Lorsqu'on écoute les autres, on entend parfois des trucs moches, des difficultés, des souffrances. Au lieu d'aider cette personne, on tourne tout ça en farce et on en rit. Mais on a en rien aidé la personne. Oui, la détente est importante et parfois il faut dédramatiser des situations, mais instaurer un climat où tout est sujet à blagues, c'est enterrer le problème et se mettre la tête dans le sable.

L'écoute c'est plus important qu'on le croit et je dirais que l'un des grands problèmes aujourd'hui c'est qu'on a tous un problème majeur d'écoute. On "s'écoute" plus qu'on n'écoute les autres. Je ne dis pas que vous ne faites pas un effort, ni que vous êtes des méchants qui sont antisociaux. Mais l'écoute c'est pas un truc intellectuel. Si on écoute avec la tête, on perd tout le sens de l'écoute. Lorsqu'on écoute quelqu'un, il ne faut pas rester au niveau intellectuel.

Quand on vit intellectuellement, on reste froid, on reste avec nos idées, nos préjugés, nos blocages. Ce qu'il faut faire, le remède c'est de descendre au coeur, car ce que l'autre a besoin c'est d'une véritable présence pour lui. Quelqu'un qui n'arrive pas à être compris, quelqu'un qui est isolé ou vit la détresse et les gens "normaux" (bien que je considère que ce ne soit qu'une autre illusion que de se croire "normal") ont besoin d'une personne qui les aime, qui est proche d'eux, qui savent entrer en relation avec eux, malgré tout ce qu'on pourra pensser ou dire d'eux (ridiculiser, se moquer).

J'ai un petit vidéo à vous partager, qui exprime très bien tout ce que l'homme peut vivre de pauvreté et tout le message que nous avons à porter autant en tant qu'hommes, qu'en tant que chrétiens. C'est Jean Vanier, un grand homme de notre temps qui a vécu avec des handicapés et a fondé des communautés pour s'occuper d'eux. Il témoigne de son vécu et veut se faire le porte-parole de ceux qui n'arrivent pas toujours à comprendre les choses rationnelles: les paroles, etc...

Même si son message porte une importante saveur chrétienne, je vous invite à l'écouter, mais il garde une profonde intensité humaine:
Témoignage de Jean Vanier

N'oublions pas que les pauvres, les blessés: c'est nous tous.

Alors je pense que dans notre monde actuel c'est le message le plus important que nous avons à porter, que vous partagiez cette même foi avec moi, ou non.

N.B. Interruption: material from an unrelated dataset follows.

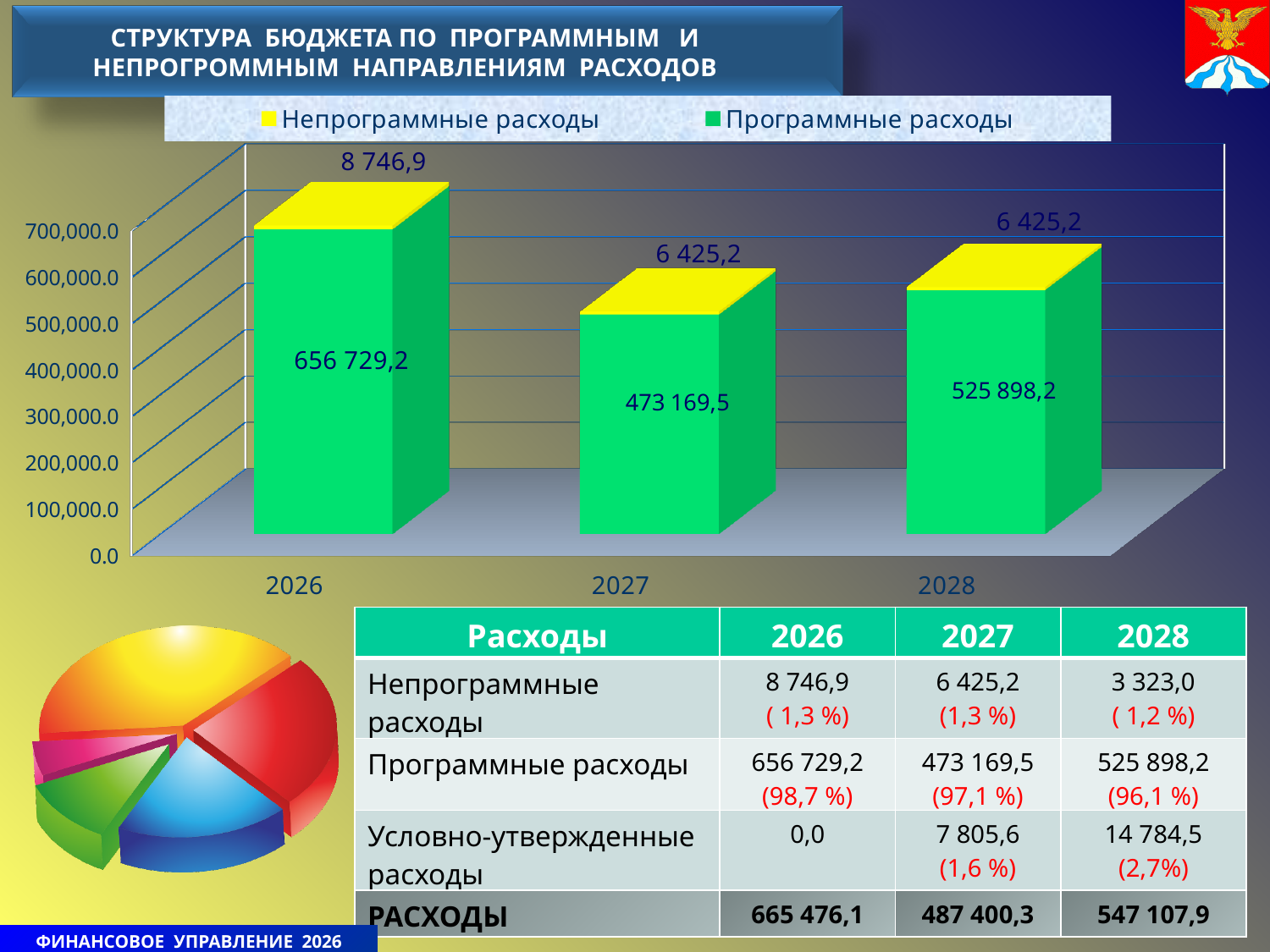
What is the value of Непрограммные расходы for 2027? 6 425,2 What is the value of Программные расходы for 2028? 525 898,2 What is the value of Непрограммные расходы for 2026? 8 746,9 What is the difference between Программные расходы in 2026 and 2027? 183 559,7 What is the total of the stacked bar for 2026? 665 476,1 Which is larger: Программные расходы in 2027 or in 2028? 2028 What is the value of Программные расходы for 2026? 656 729,2 Is the value for Программные расходы in 2027 greater or less than 500,000.0? less Which year has the highest value for Программные расходы? 2026 How many years are shown on the x axis of the bar chart? 3 Which year has the lowest value for Программные расходы? 2027 How many series does the legend of the bar chart list? 2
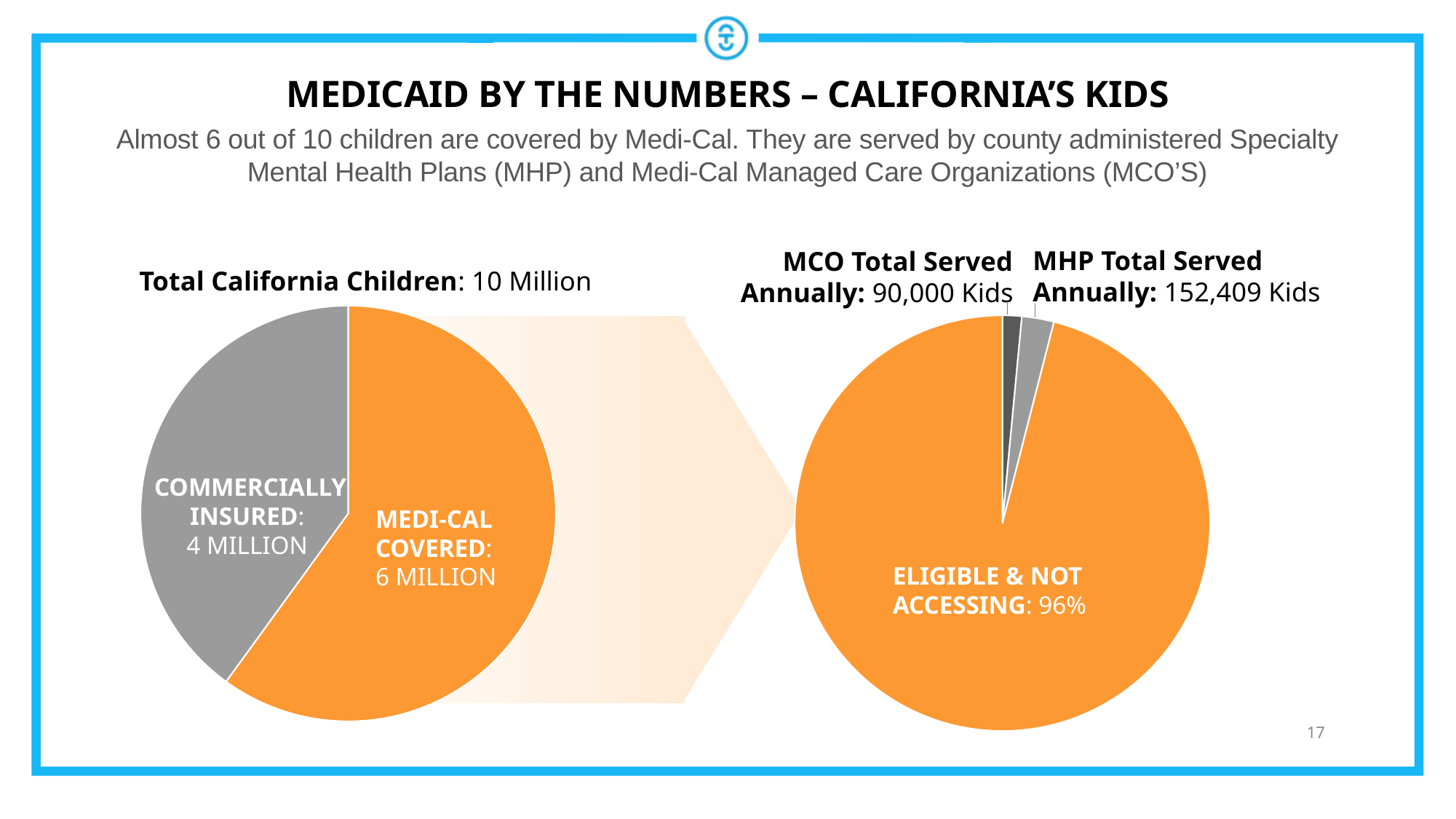
In the left pie chart, how many children are Medi-Cal covered? 6 MILLION What colour is the Commercially Insured slice in the left pie chart? Gray In the right pie chart, which is larger: MCO total served annually or MHP total served annually? MHP Total Served Annually In the left pie chart, which slice is larger: Commercially Insured or Medi-Cal Covered? Medi-Cal Covered In the right pie chart, how many kids does the MHP serve annually? 152,409 Kids In the left pie chart, what is the difference between the Medi-Cal covered and commercially insured children? 2 million What kind of chart is the left chart titled 'Total California Children: 10 Million'? Pie chart How many slices does the left pie chart have? 2 In the right pie chart, what percentage of children are eligible and not accessing? 96% In the right pie chart, how many kids does the MCO serve annually? 90,000 Kids In the left pie chart, how many children are commercially insured? 4 MILLION In the right pie chart, which slice is the largest? Eligible & Not Accessing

C'est d'être pour l'autre réellement présent à ses besoins et qu'à travers tout ce que nous faisons, nous soyons une lanterne, un phare pour les autres, pas un éteignoir.

L'importance de la solidarité envers les autres, nous surpasse. C'est un chemin difficile, exigeant. Ça demande toujours des efforts, mais c'est pour un plus. Un plus dans notre vie, car on se rend compte que plus on se donne, plus on est heureux, et j'en ai fait aussi l'expérience.